> [WHAT YOU ARE ASKED TO DO]:
Carry on the article about the Heights University Hospital emergency room closure, starting right after its final sentence.

> [TEXT PROVIDED]:
_ _ _ _ _
Heights University Hospital in Jersey City shutting its emergency room Saturday night
Heights University Hospital, formerly known as Christ Hospital, is set to shutter its emergency room Saturday night.
The shutdown will leave thousands with fewer emergency care options. The hospital has been in the community for 150 years.
Local community members, union leaders and area officials have been trying to prevent the closure. Jersey City Mayor James Solomon called the closure "not acceptable."
Solomon is calling on Gov. Mikie Sherrill and attorney general to file an immediate injunction to stop the closure and allow the state Department of Health to run it.
"You can not close a hospital on your own wits. There is a law and a process and procedures that must be followed, and we must make the law mean something. We must enforce the law that exists on the books today, not allow corporations to treat the law as optional," Solomon said.
A spokesperson for Sherrill said Hudson Regional Health circumvented regulations as it closed the hospital, racking up thousands in penalties which the state aims to collect.
_ _ _ _ _
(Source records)

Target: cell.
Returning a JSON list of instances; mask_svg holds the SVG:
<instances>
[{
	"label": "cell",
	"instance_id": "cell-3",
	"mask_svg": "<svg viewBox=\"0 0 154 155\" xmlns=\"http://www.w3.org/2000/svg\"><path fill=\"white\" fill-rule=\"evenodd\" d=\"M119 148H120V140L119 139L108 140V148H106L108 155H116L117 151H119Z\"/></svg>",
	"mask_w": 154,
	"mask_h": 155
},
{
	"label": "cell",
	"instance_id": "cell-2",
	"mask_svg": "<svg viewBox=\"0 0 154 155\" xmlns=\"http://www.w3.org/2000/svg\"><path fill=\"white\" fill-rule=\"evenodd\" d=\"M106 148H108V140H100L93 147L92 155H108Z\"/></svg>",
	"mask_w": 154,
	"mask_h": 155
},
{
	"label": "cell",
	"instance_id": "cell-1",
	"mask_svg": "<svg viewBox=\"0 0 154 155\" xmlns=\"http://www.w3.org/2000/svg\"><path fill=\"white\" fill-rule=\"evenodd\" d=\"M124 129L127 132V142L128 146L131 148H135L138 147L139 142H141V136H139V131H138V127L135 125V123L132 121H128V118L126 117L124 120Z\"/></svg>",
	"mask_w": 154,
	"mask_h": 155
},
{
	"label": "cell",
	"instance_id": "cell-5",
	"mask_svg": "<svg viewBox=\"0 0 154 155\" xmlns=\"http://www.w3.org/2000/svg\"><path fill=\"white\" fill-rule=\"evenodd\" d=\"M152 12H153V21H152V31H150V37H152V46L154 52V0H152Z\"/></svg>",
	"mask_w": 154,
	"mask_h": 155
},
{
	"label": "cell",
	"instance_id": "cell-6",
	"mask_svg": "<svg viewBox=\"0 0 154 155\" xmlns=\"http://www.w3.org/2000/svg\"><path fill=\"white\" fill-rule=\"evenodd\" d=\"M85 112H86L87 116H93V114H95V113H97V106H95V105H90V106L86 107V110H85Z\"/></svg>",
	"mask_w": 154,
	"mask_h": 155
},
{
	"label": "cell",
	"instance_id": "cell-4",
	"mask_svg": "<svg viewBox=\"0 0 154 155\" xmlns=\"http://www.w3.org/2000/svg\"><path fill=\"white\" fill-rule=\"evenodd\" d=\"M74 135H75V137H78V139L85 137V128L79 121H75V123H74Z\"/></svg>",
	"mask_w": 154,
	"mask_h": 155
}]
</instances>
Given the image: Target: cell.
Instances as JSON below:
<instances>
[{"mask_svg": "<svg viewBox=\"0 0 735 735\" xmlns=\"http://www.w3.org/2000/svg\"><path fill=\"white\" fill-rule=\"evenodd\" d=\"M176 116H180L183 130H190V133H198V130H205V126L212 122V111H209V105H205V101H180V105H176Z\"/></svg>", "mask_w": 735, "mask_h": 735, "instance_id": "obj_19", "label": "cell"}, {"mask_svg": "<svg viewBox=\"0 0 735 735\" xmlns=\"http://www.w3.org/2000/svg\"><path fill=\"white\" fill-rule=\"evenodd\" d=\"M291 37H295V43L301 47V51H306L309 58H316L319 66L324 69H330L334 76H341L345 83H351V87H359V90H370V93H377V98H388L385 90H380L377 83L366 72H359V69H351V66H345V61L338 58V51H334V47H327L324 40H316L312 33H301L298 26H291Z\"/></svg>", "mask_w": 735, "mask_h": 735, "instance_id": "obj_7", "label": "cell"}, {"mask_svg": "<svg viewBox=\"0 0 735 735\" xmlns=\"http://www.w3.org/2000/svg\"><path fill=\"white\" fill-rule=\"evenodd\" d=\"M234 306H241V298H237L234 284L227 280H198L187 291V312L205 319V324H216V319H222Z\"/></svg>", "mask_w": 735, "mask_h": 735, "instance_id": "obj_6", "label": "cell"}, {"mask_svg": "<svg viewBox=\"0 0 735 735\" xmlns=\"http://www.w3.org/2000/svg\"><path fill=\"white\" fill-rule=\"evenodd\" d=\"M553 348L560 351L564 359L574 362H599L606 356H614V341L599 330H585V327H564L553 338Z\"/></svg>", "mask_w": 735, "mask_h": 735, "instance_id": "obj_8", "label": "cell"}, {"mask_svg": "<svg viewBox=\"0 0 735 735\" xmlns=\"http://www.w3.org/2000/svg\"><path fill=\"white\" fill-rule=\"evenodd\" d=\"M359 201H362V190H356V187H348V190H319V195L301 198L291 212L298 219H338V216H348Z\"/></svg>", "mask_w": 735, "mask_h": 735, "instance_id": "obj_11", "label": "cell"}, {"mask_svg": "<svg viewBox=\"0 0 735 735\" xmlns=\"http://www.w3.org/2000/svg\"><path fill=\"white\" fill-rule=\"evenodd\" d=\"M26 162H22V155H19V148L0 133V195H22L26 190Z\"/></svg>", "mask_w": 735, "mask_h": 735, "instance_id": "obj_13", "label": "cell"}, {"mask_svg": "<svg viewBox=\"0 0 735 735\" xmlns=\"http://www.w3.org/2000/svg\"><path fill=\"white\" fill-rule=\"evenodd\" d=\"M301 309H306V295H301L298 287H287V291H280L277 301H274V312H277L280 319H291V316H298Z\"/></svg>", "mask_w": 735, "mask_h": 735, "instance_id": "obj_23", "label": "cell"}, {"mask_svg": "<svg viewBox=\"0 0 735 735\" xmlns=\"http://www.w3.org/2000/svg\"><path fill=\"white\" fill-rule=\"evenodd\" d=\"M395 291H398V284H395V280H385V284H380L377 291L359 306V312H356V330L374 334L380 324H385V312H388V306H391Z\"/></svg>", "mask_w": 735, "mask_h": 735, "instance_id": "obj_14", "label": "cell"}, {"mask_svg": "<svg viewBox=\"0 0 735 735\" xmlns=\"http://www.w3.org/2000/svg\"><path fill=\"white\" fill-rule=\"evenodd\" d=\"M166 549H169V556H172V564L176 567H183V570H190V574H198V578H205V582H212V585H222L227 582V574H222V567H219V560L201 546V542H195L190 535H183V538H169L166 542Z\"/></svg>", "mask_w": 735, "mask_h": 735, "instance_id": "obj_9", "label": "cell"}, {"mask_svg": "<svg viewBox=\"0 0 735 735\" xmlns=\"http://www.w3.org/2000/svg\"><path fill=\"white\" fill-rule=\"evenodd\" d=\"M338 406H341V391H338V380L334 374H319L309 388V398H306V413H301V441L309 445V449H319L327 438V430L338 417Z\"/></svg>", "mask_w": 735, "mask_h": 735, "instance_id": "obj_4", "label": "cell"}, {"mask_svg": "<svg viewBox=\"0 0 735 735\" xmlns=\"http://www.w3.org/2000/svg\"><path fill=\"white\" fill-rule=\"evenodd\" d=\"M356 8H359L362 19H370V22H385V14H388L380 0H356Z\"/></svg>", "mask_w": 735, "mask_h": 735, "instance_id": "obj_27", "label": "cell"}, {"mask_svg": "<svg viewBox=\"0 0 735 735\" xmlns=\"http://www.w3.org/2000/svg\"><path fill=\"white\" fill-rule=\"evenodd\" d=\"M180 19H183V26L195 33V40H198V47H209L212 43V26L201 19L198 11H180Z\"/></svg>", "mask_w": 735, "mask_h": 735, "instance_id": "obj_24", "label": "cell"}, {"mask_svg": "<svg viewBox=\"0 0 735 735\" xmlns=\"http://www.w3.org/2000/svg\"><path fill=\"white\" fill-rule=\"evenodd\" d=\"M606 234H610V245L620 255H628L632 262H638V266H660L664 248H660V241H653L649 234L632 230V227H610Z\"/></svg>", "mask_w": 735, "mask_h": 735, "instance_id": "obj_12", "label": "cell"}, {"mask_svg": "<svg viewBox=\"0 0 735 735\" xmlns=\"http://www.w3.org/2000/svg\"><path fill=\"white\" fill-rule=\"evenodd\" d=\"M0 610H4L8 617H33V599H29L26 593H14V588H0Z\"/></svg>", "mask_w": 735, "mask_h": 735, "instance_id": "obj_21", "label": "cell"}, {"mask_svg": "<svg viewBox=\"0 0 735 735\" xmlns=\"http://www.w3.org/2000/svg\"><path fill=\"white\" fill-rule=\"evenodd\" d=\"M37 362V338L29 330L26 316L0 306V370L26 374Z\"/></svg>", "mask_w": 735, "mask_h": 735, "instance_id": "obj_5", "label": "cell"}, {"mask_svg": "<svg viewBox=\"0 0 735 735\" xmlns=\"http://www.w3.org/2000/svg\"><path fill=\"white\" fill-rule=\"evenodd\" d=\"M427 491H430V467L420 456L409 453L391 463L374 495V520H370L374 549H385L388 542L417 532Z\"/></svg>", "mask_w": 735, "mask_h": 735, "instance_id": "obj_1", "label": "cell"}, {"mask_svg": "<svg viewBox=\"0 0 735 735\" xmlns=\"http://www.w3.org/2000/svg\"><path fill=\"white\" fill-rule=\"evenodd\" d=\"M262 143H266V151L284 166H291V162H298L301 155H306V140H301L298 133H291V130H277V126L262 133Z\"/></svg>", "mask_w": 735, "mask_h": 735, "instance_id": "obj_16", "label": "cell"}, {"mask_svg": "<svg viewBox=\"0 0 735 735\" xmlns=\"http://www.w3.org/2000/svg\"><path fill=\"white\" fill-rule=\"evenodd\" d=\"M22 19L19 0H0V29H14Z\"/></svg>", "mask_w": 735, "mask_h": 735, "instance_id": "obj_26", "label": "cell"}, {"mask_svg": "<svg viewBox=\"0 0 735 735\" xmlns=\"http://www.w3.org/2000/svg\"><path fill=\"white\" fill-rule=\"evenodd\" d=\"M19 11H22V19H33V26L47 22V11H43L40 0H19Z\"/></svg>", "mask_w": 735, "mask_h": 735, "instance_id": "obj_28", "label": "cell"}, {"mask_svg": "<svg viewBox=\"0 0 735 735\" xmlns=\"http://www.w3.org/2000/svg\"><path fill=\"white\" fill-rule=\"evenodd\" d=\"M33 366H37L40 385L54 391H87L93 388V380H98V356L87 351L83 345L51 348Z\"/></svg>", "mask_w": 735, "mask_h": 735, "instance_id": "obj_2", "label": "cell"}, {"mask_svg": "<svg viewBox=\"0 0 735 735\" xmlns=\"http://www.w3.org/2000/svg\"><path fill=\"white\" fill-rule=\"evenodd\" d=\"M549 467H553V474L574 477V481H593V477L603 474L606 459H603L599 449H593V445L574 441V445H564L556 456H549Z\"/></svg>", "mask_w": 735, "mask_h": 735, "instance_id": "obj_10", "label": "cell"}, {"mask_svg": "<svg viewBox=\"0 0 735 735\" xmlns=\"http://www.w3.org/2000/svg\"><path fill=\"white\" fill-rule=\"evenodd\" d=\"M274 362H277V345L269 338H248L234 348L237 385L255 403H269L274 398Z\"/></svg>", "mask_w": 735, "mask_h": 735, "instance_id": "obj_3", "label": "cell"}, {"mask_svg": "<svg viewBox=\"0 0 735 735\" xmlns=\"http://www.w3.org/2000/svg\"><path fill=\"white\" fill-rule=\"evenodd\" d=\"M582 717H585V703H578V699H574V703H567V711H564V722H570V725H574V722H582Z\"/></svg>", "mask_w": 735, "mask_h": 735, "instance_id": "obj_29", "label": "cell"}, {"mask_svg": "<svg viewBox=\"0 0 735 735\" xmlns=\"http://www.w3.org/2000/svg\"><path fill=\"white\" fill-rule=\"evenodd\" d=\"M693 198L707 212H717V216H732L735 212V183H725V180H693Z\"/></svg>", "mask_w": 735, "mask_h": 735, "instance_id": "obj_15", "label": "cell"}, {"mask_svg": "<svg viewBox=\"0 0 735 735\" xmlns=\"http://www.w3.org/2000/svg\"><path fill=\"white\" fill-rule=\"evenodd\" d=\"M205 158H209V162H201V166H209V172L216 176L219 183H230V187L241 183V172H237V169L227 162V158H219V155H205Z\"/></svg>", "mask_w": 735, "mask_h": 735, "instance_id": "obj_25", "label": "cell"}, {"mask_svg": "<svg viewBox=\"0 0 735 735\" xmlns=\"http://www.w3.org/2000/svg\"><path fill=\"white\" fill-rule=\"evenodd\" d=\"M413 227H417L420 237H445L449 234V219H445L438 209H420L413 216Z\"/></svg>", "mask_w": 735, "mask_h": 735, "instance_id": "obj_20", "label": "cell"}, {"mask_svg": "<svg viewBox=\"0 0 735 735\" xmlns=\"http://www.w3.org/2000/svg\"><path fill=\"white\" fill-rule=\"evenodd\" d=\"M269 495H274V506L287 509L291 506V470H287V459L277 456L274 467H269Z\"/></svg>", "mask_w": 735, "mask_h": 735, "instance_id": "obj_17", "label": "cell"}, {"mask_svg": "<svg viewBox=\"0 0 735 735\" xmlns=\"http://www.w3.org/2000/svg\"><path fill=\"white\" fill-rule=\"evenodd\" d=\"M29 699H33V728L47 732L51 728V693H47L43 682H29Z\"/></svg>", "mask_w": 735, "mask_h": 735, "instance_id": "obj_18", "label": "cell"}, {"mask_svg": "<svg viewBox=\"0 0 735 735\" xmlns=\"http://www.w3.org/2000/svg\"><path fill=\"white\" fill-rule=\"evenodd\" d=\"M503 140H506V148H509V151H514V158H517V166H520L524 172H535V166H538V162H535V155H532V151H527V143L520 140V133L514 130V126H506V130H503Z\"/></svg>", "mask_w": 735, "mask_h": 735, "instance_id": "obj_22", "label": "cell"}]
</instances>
_ _ _ _ _
> [RESPONSE AREA]:
A small group of protesters gathered outside the hospital Saturday morning. Another group is set to stage a "die-in" outside the hospital Saturday afternoon.
Christ Hospital closed last November and laid off 150 employees. At the time, it promised to keep the emergency room open. The hospital blamed the closure on cuts to federal funding and state charity care.
The full closure was initially announced a little more than two weeks ago, and then Hudson Regional Health, its new owners, said it would spend $1 million to keep the ER open for an additional two weeks. A hospital spokesperson said the only way the ER could stay open beyond that would be if it received help from the state.
Hudson Regional Health said 65% of the people who use the facility are either charity care, undocumented, on Medicaid, or self pay.